» **Stated goal**
Write out the whole listing word for word.

──────── Records for the task

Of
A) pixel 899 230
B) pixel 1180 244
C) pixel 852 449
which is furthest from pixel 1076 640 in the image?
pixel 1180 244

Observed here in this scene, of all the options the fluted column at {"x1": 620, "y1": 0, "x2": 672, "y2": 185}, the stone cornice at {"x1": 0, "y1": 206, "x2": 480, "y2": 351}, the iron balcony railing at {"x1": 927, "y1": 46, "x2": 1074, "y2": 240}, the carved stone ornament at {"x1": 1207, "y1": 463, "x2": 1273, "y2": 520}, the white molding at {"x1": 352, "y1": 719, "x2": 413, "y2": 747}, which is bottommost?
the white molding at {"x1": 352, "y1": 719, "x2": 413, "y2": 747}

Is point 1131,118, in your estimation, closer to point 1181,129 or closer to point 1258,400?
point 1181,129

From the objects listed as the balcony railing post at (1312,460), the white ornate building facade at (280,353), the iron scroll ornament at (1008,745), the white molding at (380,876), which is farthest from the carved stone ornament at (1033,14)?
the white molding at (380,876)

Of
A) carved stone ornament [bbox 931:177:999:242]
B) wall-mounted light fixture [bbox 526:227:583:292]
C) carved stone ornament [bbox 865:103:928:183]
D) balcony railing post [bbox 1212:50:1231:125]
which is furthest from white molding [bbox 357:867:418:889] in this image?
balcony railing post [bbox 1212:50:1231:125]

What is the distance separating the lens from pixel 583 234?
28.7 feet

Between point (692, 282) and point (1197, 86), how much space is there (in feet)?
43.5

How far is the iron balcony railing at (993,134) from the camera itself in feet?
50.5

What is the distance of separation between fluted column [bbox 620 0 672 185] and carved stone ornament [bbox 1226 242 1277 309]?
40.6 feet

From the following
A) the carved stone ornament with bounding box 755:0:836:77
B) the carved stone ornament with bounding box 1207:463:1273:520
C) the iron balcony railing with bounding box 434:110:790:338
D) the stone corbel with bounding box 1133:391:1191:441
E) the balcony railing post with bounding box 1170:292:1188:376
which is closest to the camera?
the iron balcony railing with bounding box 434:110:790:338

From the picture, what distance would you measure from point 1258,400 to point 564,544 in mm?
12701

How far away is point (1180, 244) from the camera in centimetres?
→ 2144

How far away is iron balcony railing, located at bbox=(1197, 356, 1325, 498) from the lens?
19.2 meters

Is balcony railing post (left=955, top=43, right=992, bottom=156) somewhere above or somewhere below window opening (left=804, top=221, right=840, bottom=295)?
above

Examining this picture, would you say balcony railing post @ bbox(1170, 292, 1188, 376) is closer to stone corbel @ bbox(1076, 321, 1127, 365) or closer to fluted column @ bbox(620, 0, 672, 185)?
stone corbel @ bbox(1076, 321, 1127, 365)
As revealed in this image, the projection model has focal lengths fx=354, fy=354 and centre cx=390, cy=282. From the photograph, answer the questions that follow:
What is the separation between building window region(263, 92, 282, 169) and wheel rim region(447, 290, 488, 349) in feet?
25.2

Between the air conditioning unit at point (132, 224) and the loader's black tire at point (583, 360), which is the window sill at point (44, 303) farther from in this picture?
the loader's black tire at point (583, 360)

────────────────

» **Worked solution**
Of
A) pixel 899 230
B) pixel 1180 244
C) pixel 852 449
which is furthest from pixel 1076 640 in the image?
pixel 1180 244

Observed here in this scene, of all the options the fluted column at {"x1": 620, "y1": 0, "x2": 672, "y2": 185}, the stone cornice at {"x1": 0, "y1": 206, "x2": 480, "y2": 351}, the iron balcony railing at {"x1": 927, "y1": 46, "x2": 1074, "y2": 240}, the carved stone ornament at {"x1": 1207, "y1": 463, "x2": 1273, "y2": 520}, the white molding at {"x1": 352, "y1": 719, "x2": 413, "y2": 747}, which is bottommost?
the white molding at {"x1": 352, "y1": 719, "x2": 413, "y2": 747}

Is point 1131,118, in your estimation, closer to point 1181,129 or closer to point 1258,400?
point 1181,129

From the objects listed as the balcony railing post at (1312,460), the white ornate building facade at (280,353), the iron scroll ornament at (1008,745), the white molding at (380,876), which is farthest from the carved stone ornament at (1033,14)?
the white molding at (380,876)

Of
A) carved stone ornament [bbox 931:177:999:242]
B) wall-mounted light fixture [bbox 526:227:583:292]
C) carved stone ornament [bbox 865:103:928:183]
D) balcony railing post [bbox 1212:50:1231:125]
which is furthest from white molding [bbox 357:867:418:889] in this image?
balcony railing post [bbox 1212:50:1231:125]

What is the distance separating the lens from pixel 583 234?
28.7 feet

Between point (692, 282) and point (1197, 86), how much space is there (in feet)?
43.5

How far is the iron balcony railing at (993,134) from the camera itself in feet?
50.5

What is the distance of separation between fluted column [bbox 620 0 672 185] and carved stone ornament [bbox 1226 242 1277 309]?
40.6 feet

From the following
A) the carved stone ornament with bounding box 755:0:836:77
B) the carved stone ornament with bounding box 1207:463:1273:520
C) the iron balcony railing with bounding box 434:110:790:338
D) the stone corbel with bounding box 1133:391:1191:441
E) the balcony railing post with bounding box 1170:292:1188:376
which is closest to the camera?
the iron balcony railing with bounding box 434:110:790:338

From the picture, what distance would you measure from point 1258,400 to point 564,544 in mm?
12701

How far away is point (1180, 244) from the camera in centimetres?
→ 2144

How far away is iron balcony railing, located at bbox=(1197, 356, 1325, 498) from the lens?
19.2 meters

Is balcony railing post (left=955, top=43, right=992, bottom=156) somewhere above or somewhere below window opening (left=804, top=221, right=840, bottom=295)?
above

Examining this picture, would you say balcony railing post @ bbox(1170, 292, 1188, 376) is closer to stone corbel @ bbox(1076, 321, 1127, 365) or closer to fluted column @ bbox(620, 0, 672, 185)?
stone corbel @ bbox(1076, 321, 1127, 365)
As revealed in this image, the projection model has focal lengths fx=354, fy=354 and centre cx=390, cy=282. From the photograph, answer the questions that follow:
What is the separation between building window region(263, 92, 282, 169) and wheel rim region(447, 290, 488, 349) in feet?
25.2

Between the air conditioning unit at point (132, 224) and the loader's black tire at point (583, 360), which is the window sill at point (44, 303) farther from in this picture?
the loader's black tire at point (583, 360)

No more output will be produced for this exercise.